The tasks ::
1. Can you print the passage on Flint's water from "Lead pipes in" to "fixed so far.", inclusive?
2. According to the passage on Flint's water, how long did the city use water from the Flint River?

───── Text shown ─────

It's been one year since health officials in Michigan warned people in the city of Flint to stop drinking the tap water after a research team from Virginia Tech discovered elevated lead levels.
To this day, Flint's water is still not safe to drink without a filter. While funding has been scarce to replace corroded pipes, Congress reached a deal this week that could send millions of dollars in aid to Flint.
Lead pipes in Flint were severely corroded over the 18 months the city used water from the Flint River. The water was not treated properly, which allowed lead from the old pipes to contaminate people's drinking water, exposing tens of thousands of residents.
Flint has received $27 million from the state to replace old lines, but progress has been slow. Thousands of pipes still need to be replaced, and the city estimates that fewer than 200 have been fixed so far.
One of the people closely involved in the effort to replace pipes is Laura Sullivan, a Flint native and professor of mechanical engineering at Kettering University.

───── Data listing ─────

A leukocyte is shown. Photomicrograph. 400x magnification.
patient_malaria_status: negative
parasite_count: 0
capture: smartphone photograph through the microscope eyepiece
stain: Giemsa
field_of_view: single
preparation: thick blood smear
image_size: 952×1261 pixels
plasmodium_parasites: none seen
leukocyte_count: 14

─────
───── Data listing ─────

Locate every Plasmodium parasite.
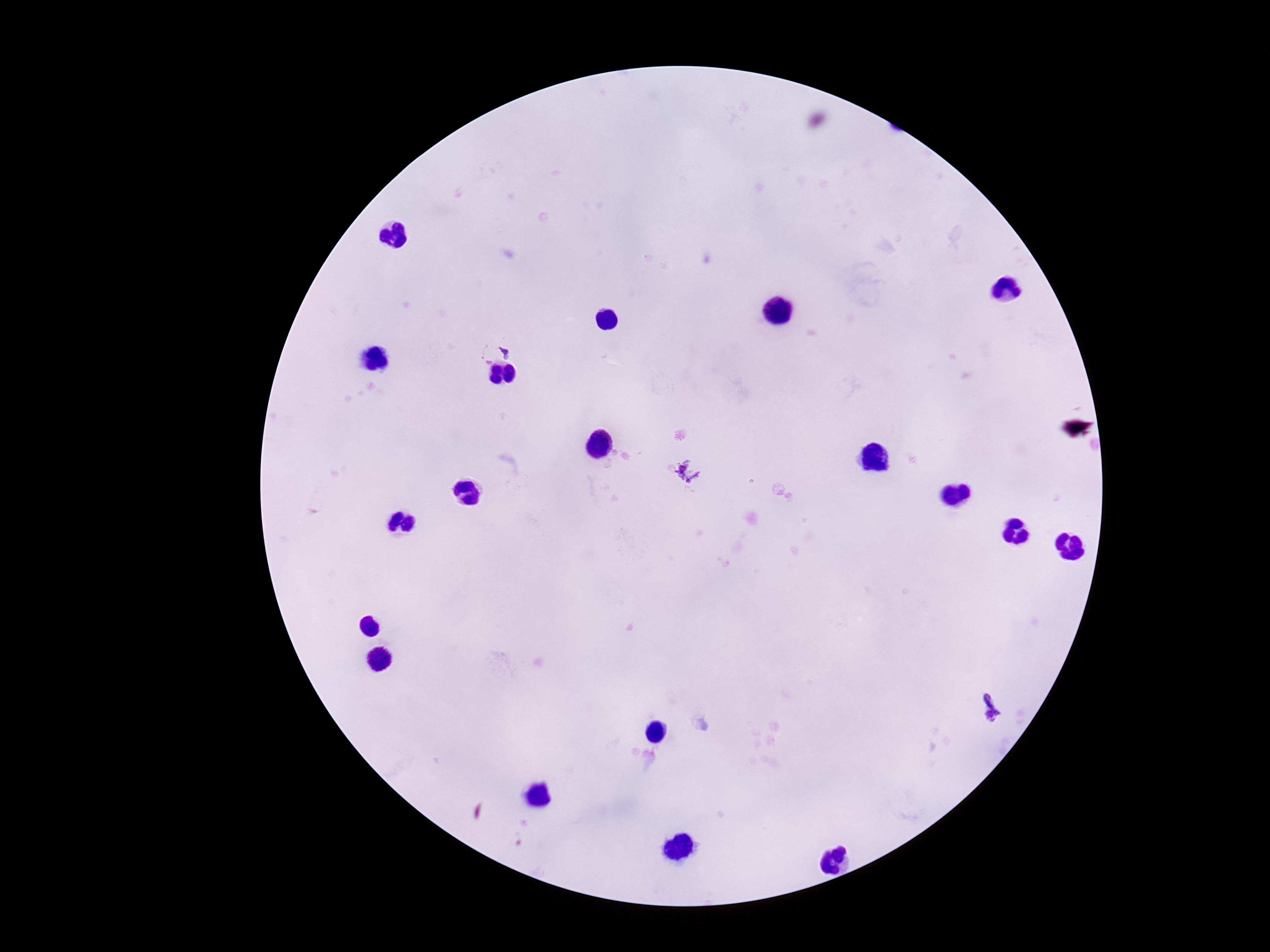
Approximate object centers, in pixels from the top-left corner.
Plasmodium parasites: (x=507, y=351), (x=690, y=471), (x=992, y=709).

─────

Final answers ::
1.
Lead pipes in Flint were severely corroded over the 18 months the city used water from the Flint River. The water was not treated properly, which allowed lead from the old pipes to contaminate people's drinking water, exposing tens of thousands of residents.
Flint has received $27 million from the state to replace old lines, but progress has been slow. Thousands of pipes still need to be replaced, and the city estimates that fewer than 200 have been fixed so far.

2. 18 months.